Monday, March 1, 2021

Warning after work Zoom calls lead to increase in sexual harassment

After a shocking national report revealed 42 per cent of women workers have experienced sexual harassment online during lockdown, a Derby solicitors’ firm has pledged action to help.

The Rights Of Women’s survey between November 22 and December 15 also reported a 23% increase of such abuse since March 2020.

Alex Bullmore, an employment solicitor at Smith Partnership, said: “Colleagues have made us aware of examples which range from men exposing themselves during meetings on Zoom to unwanted sexual approaches on LinkedIn. It is horrendous but also surprising because it is not as if the men are anonymous.

“We need perpetrators and employers to be aware that, under the Equality Act, sexual harassment occurs when a person engages in unwanted conduct of a sexual nature, this conduct has the purpose of violating the other person’s dignity or creates a hostile, degrading, humiliating or offensive environment for them.

In the Rights Of Women report, one woman highlighted how working from home has enabled her harassers to further invade her privacy: “Having to let colleagues into my bedroom (via video meetings) means I feel my privacy has been invaded and nowhere is safe. The men now have more ammunition to mock me with.”
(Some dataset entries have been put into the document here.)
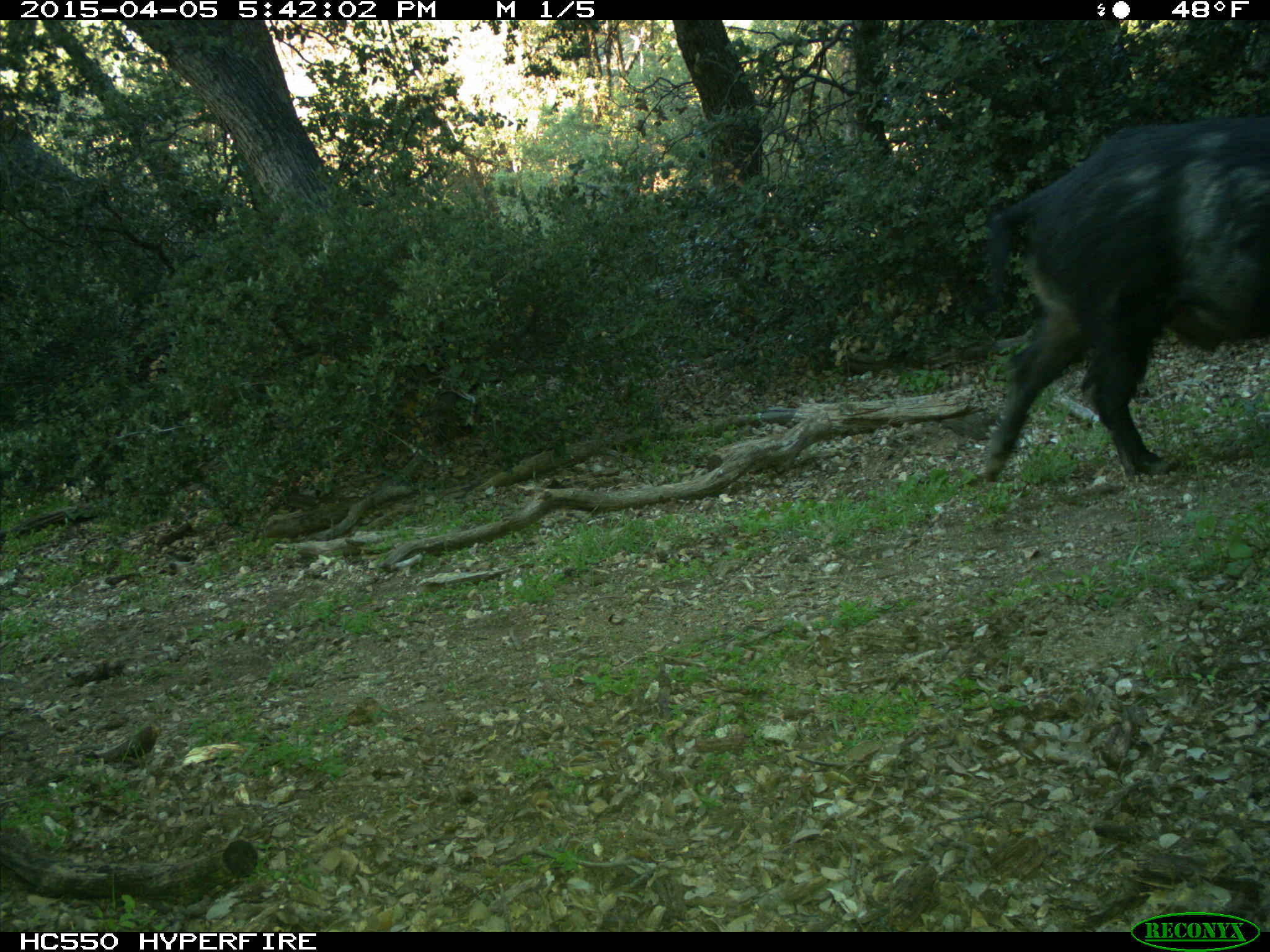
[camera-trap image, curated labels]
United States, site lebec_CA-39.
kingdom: Animalia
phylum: Chordata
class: Mammalia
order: Artiodactyla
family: Suidae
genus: Sus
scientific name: Sus scrofa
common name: wild boar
Sus scrofa (wild boar).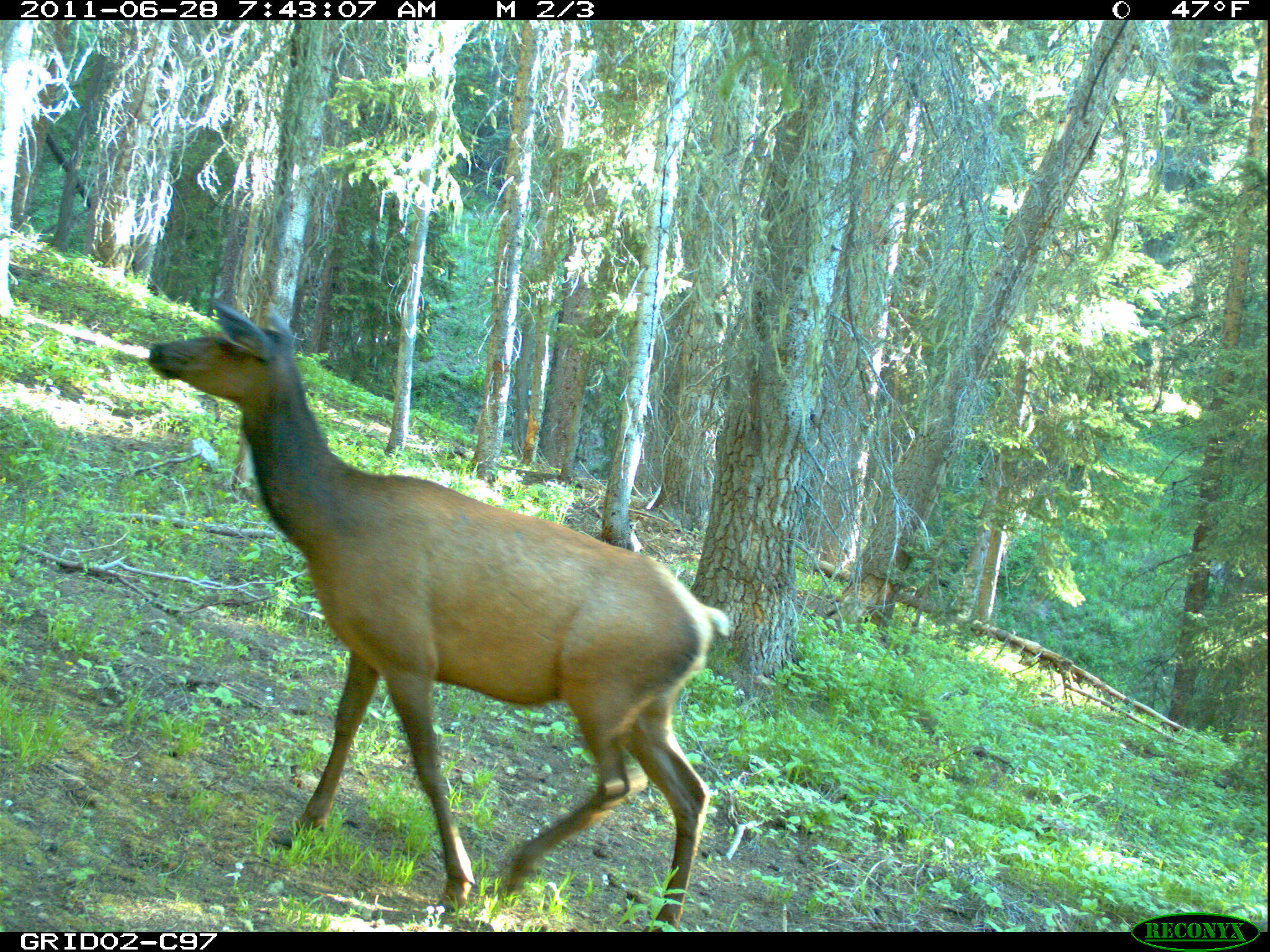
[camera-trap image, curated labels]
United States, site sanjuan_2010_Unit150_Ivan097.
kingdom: Animalia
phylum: Chordata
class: Mammalia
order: Artiodactyla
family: Cervidae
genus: Cervus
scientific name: Cervus elaphus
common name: red deer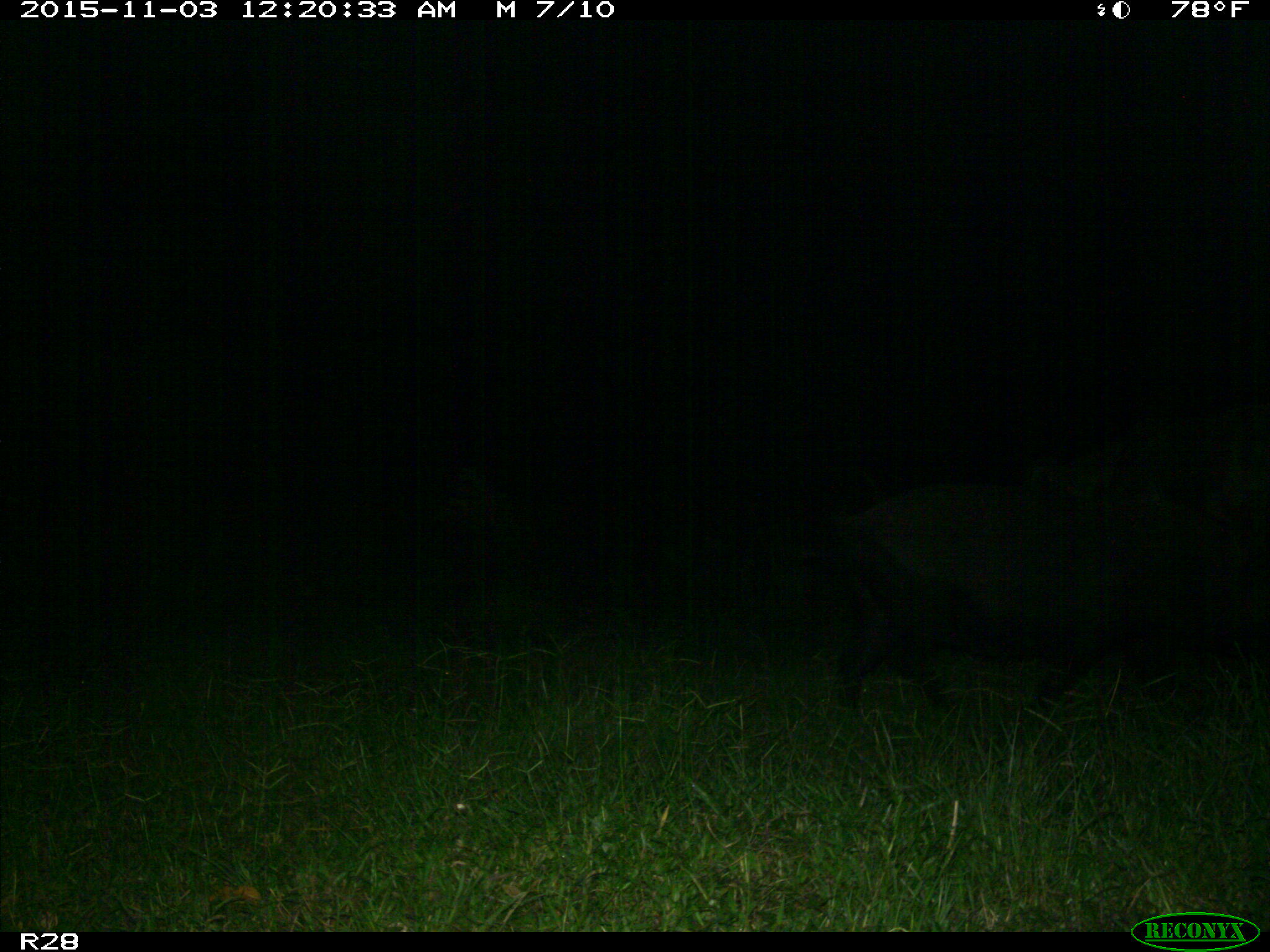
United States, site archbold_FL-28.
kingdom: Animalia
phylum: Chordata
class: Mammalia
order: Artiodactyla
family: Suidae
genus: Sus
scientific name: Sus scrofa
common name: wild boar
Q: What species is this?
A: Sus scrofa (wild boar).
Another spoke of her experience of cyber harassment, via Zoom: “The director of the company uses Zoom to take screenshots of myself and other women which he shares with colleagues making derogatory statements and implying the photos look like we’re doing sexual acts.”

A third woman told of the impact working from home has had on her ability to report sexual harassment: “The fact it’s on Zoom in front of others in a jokey manner makes it difficult to address.”

Alex added: “These are shocking case studies. Businesses can take steps to prevent sexual harassment in the workplace and it is important that they do.

“Measures that employers can consider taking include: Conducting investigations into the extent of the potential problem in the business and identifying any areas of risk.

“They should also have a culture of zero-tolerance towards any harassment and an environment where all employees are encouraged to report any inappropriate behaviour.

“They should make sure policies are up to date, accessible and clearly set out the zero-tolerance approach, and how employees can report inappropriate conduct.

“Finally, they should ensure managers are trained appropriately, and that they deal with any complaints quickly, appropriately and effectively and provide anti-harassment training for all employees.”